■ What the task requires ■
Leave no picture in, and give every entry again exactly.
##########
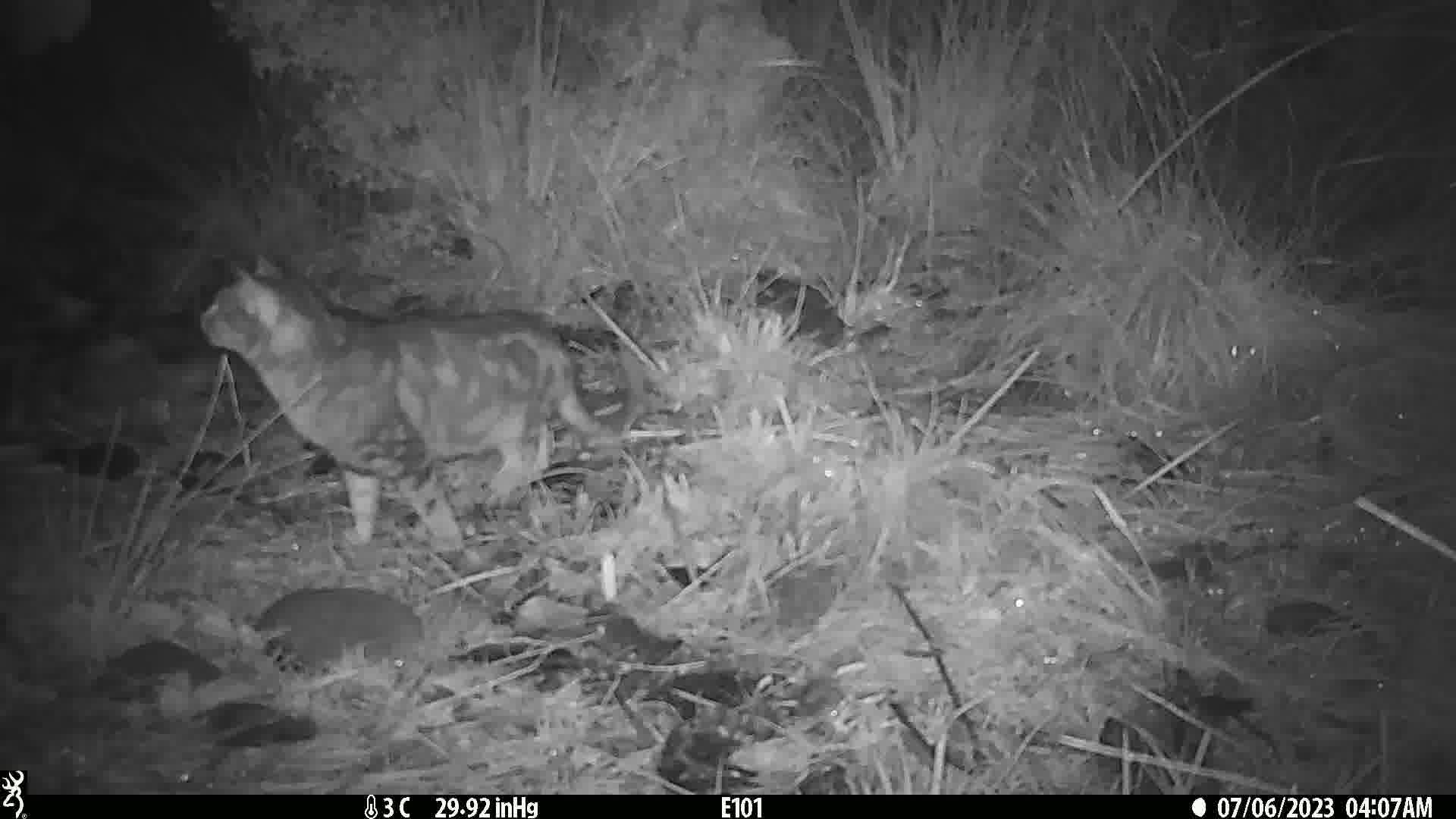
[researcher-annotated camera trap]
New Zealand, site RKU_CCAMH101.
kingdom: Animalia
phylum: Chordata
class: Mammalia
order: Carnivora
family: Felidae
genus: Felis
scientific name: Felis catus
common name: domestic cat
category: cat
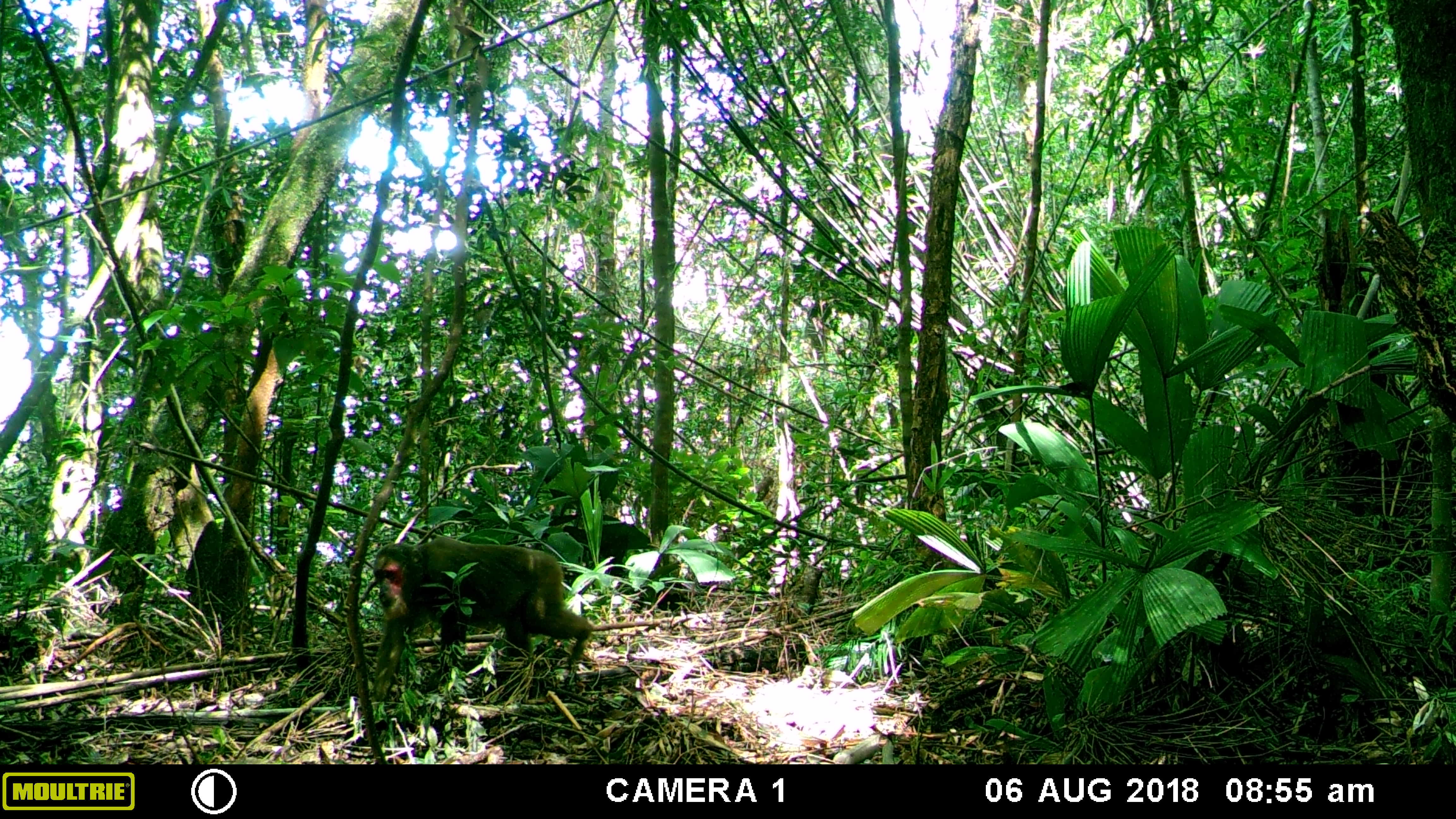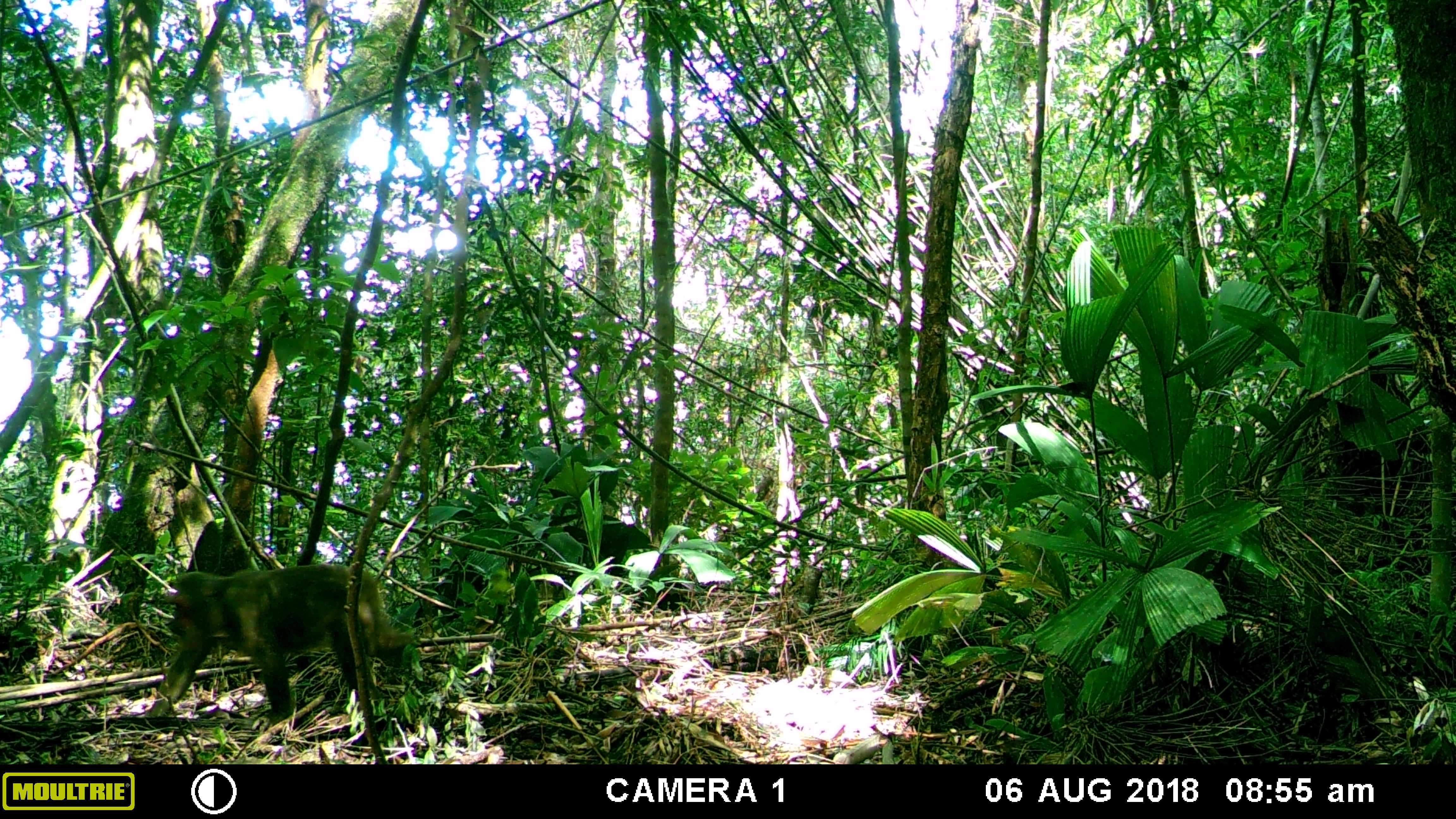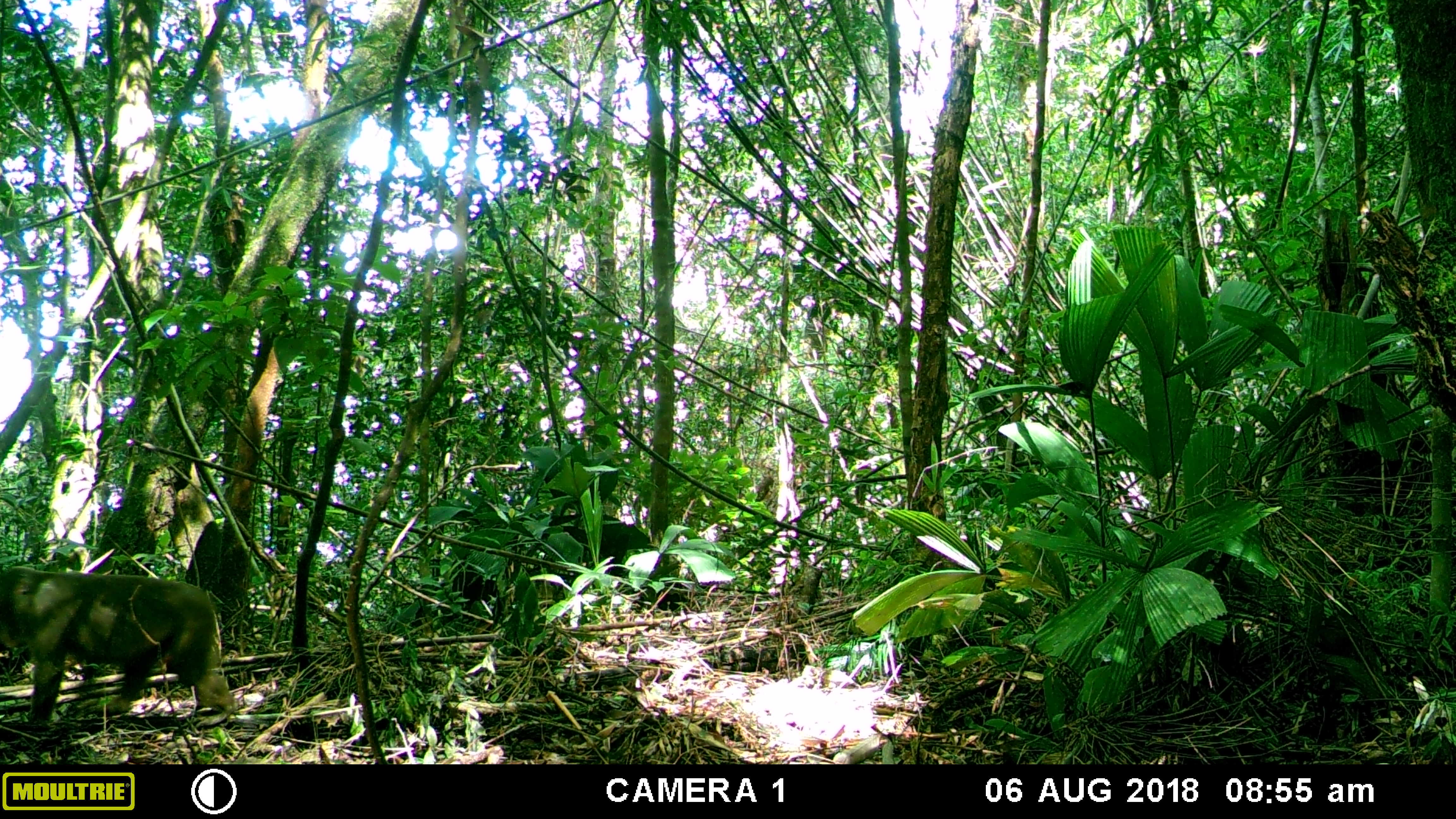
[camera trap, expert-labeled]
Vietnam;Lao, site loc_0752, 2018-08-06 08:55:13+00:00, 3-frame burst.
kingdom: Animalia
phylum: Chordata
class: Mammalia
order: Primates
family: Cercopithecidae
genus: Macaca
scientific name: Macaca arctoides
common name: stump-tailed macaque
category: stump tailed macaque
Stump tailed macaque (stump-tailed macaque) (Macaca arctoides). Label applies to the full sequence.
##########
■ Expected answer ■
[researcher-annotated camera trap]
New Zealand, site RKU_CCAMH101.
kingdom: Animalia
phylum: Chordata
class: Mammalia
order: Carnivora
family: Felidae
genus: Felis
scientific name: Felis catus
common name: domestic cat
category: cat
[camera trap, expert-labeled]
Vietnam;Lao, site loc_0752, 2018-08-06 08:55:13+00:00, 3-frame burst.
kingdom: Animalia
phylum: Chordata
class: Mammalia
order: Primates
family: Cercopithecidae
genus: Macaca
scientific name: Macaca arctoides
common name: stump-tailed macaque
category: stump tailed macaque
Stump tailed macaque (stump-tailed macaque) (Macaca arctoides). Label applies to the full sequence.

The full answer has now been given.